ZU ERLEDIGENDE AUFGABEN =>
- A) Gib aus dem Text zur Debatte um den atomaren Nato-Schutzschild den Abschnitt wortgetreu wieder, der bei den Worten „Verteidigungsminister Boris Pistorius“ beginnt und nach den Worten „geschützt werden muss.“ endet.
- B) Schreib bitte aus den Datensätzen nur die Zeilen unverändert ab, die mit der Zeile mit „How far away“ beginnen und nach der Zeile mit „point (3, 106) <“ enden, beide eingeschlossen.

Verteidigungsminister Boris Pistorius (SPD) und die Verteidigungsausschuss-Vorsitzende Marie-Agnes Strack-Zimmermann (FDP) haben vor einer leichtfertigen Debatte über den atomaren Nato-Schutzschild gewarnt. Pistorius sagte dem Fernsehsender Welt: „Ich kann nur davor warnen, mit dieser Leichtfertigkeit eine solche Diskussion vom Zaun zu brechen, nur weil Donald Trump, der noch nicht mal Präsidentschaftskandidat ist, solche Äußerungen macht, mit denen er übrigens, wenn er sie umsetzen würde, den transatlantischen Beziehungen schweren Schaden zufügen würde.“ Trump würde damit „am Ende auch den Ast absägen, auf dem Amerika sitzt“. Das transatlantische Bündnis sei keine Einbahnstraße.

Das bedeutet nämlich nicht, man stellt mal zehn Atombomben an die eine Grenze oder an die andere, sondern das ist letztlich ein gewachsenes, ausgefeiltes System, in dem eben ganz Europa geschützt werden muss.

Marie-Agnes Strack-Zimmermann, Vorsitzende im Verteidigungsausschuss des Bundestages

Der SPD-Außenpolitiker Ralf Stegner bezeichnete den Vorstoß für gemeinsame europäische Atomwaffen gegenüber dem „Tagesspiegel“ als „brandgefährliche Eskalation“.

[Gespeicherte Datensätze]
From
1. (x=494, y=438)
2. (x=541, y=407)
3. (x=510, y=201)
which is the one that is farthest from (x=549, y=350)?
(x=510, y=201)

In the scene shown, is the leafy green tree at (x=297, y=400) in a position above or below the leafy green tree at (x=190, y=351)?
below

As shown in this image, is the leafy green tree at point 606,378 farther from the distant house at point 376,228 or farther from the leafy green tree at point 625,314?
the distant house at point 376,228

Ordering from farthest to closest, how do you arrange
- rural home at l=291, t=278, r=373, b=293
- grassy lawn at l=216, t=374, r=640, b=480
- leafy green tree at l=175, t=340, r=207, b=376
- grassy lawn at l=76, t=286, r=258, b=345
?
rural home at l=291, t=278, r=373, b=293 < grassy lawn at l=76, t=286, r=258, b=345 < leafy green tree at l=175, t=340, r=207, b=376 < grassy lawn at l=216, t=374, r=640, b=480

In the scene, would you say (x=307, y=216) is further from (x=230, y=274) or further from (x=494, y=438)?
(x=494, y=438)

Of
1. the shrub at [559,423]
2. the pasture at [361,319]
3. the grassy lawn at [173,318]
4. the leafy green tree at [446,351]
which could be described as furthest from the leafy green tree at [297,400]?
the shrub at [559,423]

* * *

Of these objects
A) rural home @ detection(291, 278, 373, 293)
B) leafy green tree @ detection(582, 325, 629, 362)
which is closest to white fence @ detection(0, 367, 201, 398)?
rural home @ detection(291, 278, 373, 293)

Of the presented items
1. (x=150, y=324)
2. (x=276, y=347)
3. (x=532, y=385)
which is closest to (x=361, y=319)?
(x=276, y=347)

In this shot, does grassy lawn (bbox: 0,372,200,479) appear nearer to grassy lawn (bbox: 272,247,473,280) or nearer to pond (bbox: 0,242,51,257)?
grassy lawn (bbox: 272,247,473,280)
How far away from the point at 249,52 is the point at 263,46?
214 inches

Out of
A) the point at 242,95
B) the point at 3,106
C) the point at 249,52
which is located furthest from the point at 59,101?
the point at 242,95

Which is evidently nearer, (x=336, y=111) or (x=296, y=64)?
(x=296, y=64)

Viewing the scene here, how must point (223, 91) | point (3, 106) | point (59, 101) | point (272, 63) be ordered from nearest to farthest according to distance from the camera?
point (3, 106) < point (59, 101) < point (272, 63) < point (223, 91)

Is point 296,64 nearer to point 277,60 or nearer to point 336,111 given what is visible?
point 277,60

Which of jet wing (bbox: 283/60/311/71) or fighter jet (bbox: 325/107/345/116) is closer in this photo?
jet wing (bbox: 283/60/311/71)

...

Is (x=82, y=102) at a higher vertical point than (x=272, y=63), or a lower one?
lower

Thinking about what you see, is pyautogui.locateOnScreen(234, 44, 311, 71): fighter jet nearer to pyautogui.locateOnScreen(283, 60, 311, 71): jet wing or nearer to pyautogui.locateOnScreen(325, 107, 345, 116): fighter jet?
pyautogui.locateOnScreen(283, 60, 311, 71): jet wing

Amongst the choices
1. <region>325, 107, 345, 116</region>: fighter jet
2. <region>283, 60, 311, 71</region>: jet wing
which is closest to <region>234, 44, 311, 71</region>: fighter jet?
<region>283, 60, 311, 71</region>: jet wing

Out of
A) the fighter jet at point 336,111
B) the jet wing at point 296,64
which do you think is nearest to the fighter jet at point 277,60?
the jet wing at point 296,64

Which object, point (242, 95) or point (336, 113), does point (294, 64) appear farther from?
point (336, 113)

ANTWORTEN JE AUFGABE =>
- A)
Verteidigungsminister Boris Pistorius (SPD) und die Verteidigungsausschuss-Vorsitzende Marie-Agnes Strack-Zimmermann (FDP) haben vor einer leichtfertigen Debatte über den atomaren Nato-Schutzschild gewarnt. Pistorius sagte dem Fernsehsender Welt: „Ich kann nur davor warnen, mit dieser Leichtfertigkeit eine solche Diskussion vom Zaun zu brechen, nur weil Donald Trump, der noch nicht mal Präsidentschaftskandidat ist, solche Äußerungen macht, mit denen er übrigens, wenn er sie umsetzen würde, den transatlantischen Beziehungen schweren Schaden zufügen würde.“ Trump würde damit „am Ende auch den Ast absägen, auf dem Amerika sitzt“. Das transatlantische Bündnis sei keine Einbahnstraße.

Das bedeutet nämlich nicht, man stellt mal zehn Atombomben an die eine Grenze oder an die andere, sondern das ist letztlich ein gewachsenes, ausgefeiltes System, in dem eben ganz Europa geschützt werden muss.

- B)
How far away from the point at 249,52 is the point at 263,46?
214 inches

Out of
A) the point at 242,95
B) the point at 3,106
C) the point at 249,52
which is located furthest from the point at 59,101?
the point at 242,95

Which is evidently nearer, (x=336, y=111) or (x=296, y=64)?
(x=296, y=64)

Viewing the scene here, how must point (223, 91) | point (3, 106) | point (59, 101) | point (272, 63) be ordered from nearest to farthest according to distance from the camera?
point (3, 106) < point (59, 101) < point (272, 63) < point (223, 91)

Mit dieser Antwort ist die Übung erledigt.